__Problem__. Return, word for word, only the lines from the one containing "What distance lies" through the last line of the entries.

(Dataset entries)
================

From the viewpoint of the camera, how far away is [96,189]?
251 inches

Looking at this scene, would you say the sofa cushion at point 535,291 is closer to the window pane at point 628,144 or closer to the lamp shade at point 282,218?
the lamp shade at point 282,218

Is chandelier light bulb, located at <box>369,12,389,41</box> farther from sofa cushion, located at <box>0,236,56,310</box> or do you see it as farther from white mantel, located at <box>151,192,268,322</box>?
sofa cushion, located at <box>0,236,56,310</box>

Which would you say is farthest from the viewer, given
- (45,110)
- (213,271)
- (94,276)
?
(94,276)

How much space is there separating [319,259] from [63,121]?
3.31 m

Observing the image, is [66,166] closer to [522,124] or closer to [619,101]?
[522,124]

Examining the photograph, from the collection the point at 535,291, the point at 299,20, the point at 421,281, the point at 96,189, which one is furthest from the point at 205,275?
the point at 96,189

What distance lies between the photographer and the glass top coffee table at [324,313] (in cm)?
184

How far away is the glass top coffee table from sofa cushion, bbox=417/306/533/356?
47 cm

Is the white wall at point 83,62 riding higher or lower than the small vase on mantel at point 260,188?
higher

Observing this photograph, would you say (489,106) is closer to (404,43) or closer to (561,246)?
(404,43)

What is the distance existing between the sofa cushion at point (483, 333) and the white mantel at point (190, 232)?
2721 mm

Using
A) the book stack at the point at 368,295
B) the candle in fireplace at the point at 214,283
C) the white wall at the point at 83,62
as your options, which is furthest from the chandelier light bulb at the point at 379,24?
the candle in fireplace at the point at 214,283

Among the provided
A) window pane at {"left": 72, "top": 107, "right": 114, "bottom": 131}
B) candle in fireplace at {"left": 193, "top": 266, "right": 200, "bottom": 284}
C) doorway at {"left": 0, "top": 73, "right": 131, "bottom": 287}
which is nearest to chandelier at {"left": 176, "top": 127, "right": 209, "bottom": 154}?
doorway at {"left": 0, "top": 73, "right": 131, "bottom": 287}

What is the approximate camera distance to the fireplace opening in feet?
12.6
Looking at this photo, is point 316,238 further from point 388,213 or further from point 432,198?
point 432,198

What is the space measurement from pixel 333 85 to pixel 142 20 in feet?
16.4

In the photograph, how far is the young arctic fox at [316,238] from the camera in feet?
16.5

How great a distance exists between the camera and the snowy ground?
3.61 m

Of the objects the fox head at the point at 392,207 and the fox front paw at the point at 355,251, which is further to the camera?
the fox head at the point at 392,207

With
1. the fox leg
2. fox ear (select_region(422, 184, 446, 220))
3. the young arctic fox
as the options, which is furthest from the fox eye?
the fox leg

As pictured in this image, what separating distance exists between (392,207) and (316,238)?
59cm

================

__Answer for this exercise__.
What distance lies between the photographer and the glass top coffee table at [324,313] (in cm)?
184

How far away is the glass top coffee table from sofa cushion, bbox=417/306/533/356?
47 cm

Is the white wall at point 83,62 riding higher or lower than the small vase on mantel at point 260,188?
higher

Observing this photograph, would you say (489,106) is closer to (404,43) or closer to (561,246)?
(404,43)

What is the distance existing between the sofa cushion at point (483, 333) and the white mantel at point (190, 232)?
2721 mm

Using
A) the book stack at the point at 368,295
B) the candle in fireplace at the point at 214,283
C) the white wall at the point at 83,62
as your options, which is furthest from the chandelier light bulb at the point at 379,24?
the candle in fireplace at the point at 214,283

Among the provided
A) window pane at {"left": 72, "top": 107, "right": 114, "bottom": 131}
B) candle in fireplace at {"left": 193, "top": 266, "right": 200, "bottom": 284}
C) doorway at {"left": 0, "top": 73, "right": 131, "bottom": 287}
which is nearest to chandelier at {"left": 176, "top": 127, "right": 209, "bottom": 154}?
doorway at {"left": 0, "top": 73, "right": 131, "bottom": 287}

What is the approximate camera distance to the fireplace opening in feet?
12.6
Looking at this photo, is point 316,238 further from point 388,213 or further from point 432,198?
point 432,198

What is the space measurement from pixel 333 85 to pixel 142 20 in feet?
16.4

In the photograph, how far is the young arctic fox at [316,238] from the camera in feet?
16.5

How great a distance exists between the camera and the snowy ground?
3.61 m

Of the objects the fox head at the point at 392,207 and the fox front paw at the point at 355,251, which is further to the camera?
the fox head at the point at 392,207

With
1. the fox leg
2. fox ear (select_region(422, 184, 446, 220))
3. the young arctic fox
as the options, which is furthest from the fox eye?
the fox leg

As pictured in this image, what separating distance exists between (392,207) and (316,238)?
59cm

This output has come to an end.